Date: Tue, 27 Jan 1998 10:47:22 +0000
From: Jim Rader jrader[AT SYMBOL GOES HERE]M-W.COM
Subject: Dopp kit and Doppelt again
I turned up more information on Dopp kit through a Nexis search.
( Dopp kit , by the way, got only 26 hits in the combined News and
Mags databases, which is a pittance in Nexis terms; I didn't try
other spellings, though.)
The following is from the Austin-American Statesman , March 28,
1994, Lifestyle section p.

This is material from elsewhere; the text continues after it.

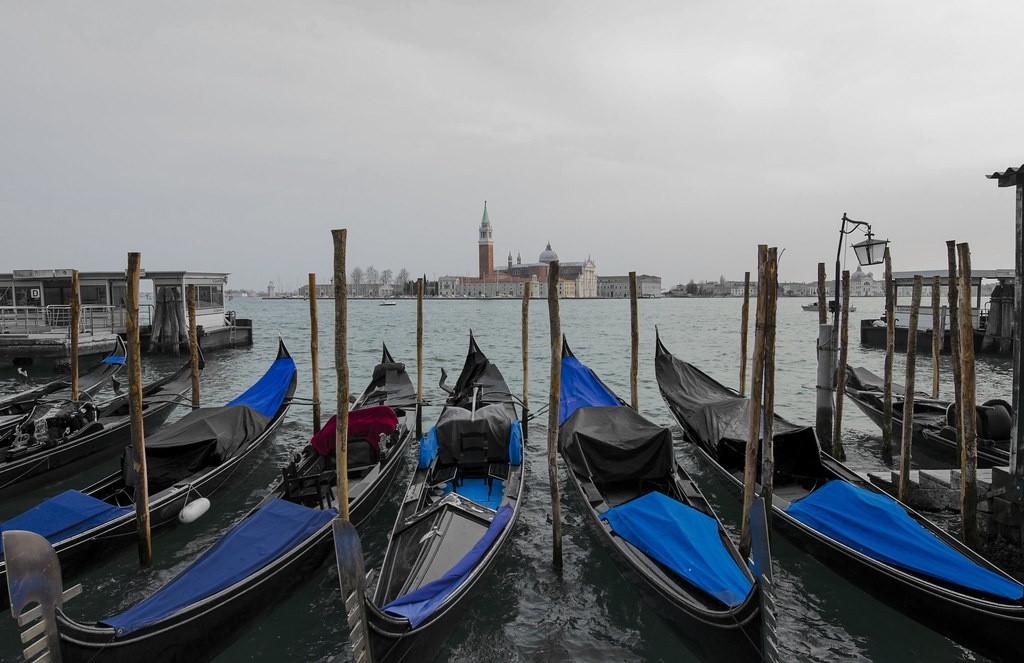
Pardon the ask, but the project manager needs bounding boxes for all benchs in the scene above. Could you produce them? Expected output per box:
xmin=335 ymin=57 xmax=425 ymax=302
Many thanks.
xmin=429 ymin=455 xmax=460 ymax=493
xmin=488 ymin=454 xmax=510 ymax=496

B5, in a query-to-the-paper columns
(byline--Jane S. Greig):
-"Dopp" is a registered trademark of a man's toiletry kit.
-The kit was developed by Charles Doppelt, a German immigrant who
-arrived in Chicago in the early 1900's. Doppelt was a designer of
-leather goods and was the first to patent this toilet kit for men's
-shaving paraphernalia and other personal items....
-Charles Doppelt's Co. was purchased by Samsonite in the early '70's.
-In 1979 Buxton acquired ownership of the trademark name "Dopp Kit"
-[though according to the Buxton webpage only "Dopp" is
-trademarked--JLR].
Similar information appears in the Advocate (Baton Rouge, LA) for
April 26, 1996. Some Buxton wallets carrying the "Dopp" trademark
appear to have contained a small card with a snippet of history,
according to which "during World War II millions of GIs were issued
Dopp kits, forever implanting the name Dopp in the psyche of
America."
A letter from one Maida Mangiameli, Hawthorn Woods, IL, appeared in
the Chicago Tribune Sunday magazine for May 19, 1996:
-Regarding Bill Brashler's article about luggage in your Travel Part
-2 (March 17), my father Jerome Harris designed the original Dopp Kit.
- He worked for his uncle, Charles Doppelt at Charles Doppelt fine
-leather goods in Chicago, where the design was patented. There was,
-indeed, a time when the Dopp Kit was very well known....
Finally, the following was in the obituary column of the Chicago
Tribune for June 16, 1993: "Jerome Marovitz...retired controller
for Doppelt, a former manufacturer of leather goods, for more than 15
years. Once located at Cermark and Wabash, the company was known for
its Dopp kit, a travel case for toiletries."